OTTAWA — Parliamentary budget officer Yves Giroux says he is not being “muzzled” by the federal Liberals over economic data related to the impact of carbon pricing.

OTTAWA — Parliamentary budget officer Yves Giroux says he is not being “muzzled” by the federal Liberals over economic data related to the impact of carbon pricing.

Giroux is correcting the record after he says he left the wrong impression at a committee meeting two weeks ago.

On June 3, Giroux was asked about his carbon pricing analysis at the House of Commons finance committee, after he had acknowledged earlier this spring that his original analysis was flawed.

During that meeting, he agreed with Conservative MP Marty Morantz that the Liberals were preventing him from talking about government data.

But at a separate committee meeting Monday, when Liberal MP Charles Sousa asked Giroux to confirm that claim, he said it was a mistake.

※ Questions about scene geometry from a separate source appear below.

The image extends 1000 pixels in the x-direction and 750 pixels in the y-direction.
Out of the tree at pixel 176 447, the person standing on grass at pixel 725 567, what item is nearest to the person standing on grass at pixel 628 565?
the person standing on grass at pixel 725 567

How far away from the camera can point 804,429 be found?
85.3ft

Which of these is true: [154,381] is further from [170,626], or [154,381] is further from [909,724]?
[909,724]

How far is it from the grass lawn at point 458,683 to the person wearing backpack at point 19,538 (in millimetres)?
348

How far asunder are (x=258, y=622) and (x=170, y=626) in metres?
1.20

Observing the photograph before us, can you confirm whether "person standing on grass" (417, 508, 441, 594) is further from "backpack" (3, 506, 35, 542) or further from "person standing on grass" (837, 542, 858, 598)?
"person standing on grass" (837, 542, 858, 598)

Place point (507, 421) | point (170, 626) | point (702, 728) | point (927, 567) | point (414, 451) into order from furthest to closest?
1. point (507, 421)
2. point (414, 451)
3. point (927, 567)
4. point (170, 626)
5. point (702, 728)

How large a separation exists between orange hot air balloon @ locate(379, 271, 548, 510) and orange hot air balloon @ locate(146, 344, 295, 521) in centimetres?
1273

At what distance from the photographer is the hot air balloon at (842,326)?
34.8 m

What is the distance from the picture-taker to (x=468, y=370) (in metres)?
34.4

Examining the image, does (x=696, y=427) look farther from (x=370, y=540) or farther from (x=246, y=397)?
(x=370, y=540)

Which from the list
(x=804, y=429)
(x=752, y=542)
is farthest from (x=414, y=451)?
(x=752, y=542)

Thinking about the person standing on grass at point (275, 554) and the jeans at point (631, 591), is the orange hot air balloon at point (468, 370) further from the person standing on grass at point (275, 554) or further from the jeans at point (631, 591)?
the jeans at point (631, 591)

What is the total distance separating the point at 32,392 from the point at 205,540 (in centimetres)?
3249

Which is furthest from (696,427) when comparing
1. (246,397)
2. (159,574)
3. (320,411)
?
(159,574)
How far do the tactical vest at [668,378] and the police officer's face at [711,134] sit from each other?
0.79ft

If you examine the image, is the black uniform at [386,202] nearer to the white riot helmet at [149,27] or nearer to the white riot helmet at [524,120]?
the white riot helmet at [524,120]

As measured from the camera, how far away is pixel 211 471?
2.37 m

He says he was told not to disclose the actual data Environment and Climate Change Canada gave him to prepare his analysis, but he was not being muzzled from including the data in his analysis.

The documents include a number of spreadsheets on GDP and emissions data based on economic and climate models of the impact of carbon pricing.

The government had previously refused to make the data public, saying it was only telling part of the story without factoring in the positive economic impacts of climate investments and the carbon rebates or the negative economic impacts of climate change itself.

However, the spreadsheets were released last Thursday just as the Conservatives tabled a motion demanding their release.

The data showed that with carbon pricing, Canada’s emissions will be 12 per cent lower in 2030 than without it, a difference that amounts to about 78 million tonnes of greenhouse gas emissions.

On the economic side, carbon pricing will reduce the national GDP by 0.9 per cent of $25 billion.

The Conservatives say the Liberals refused to release the data because it confirms that carbon pricing has a negative economic impact.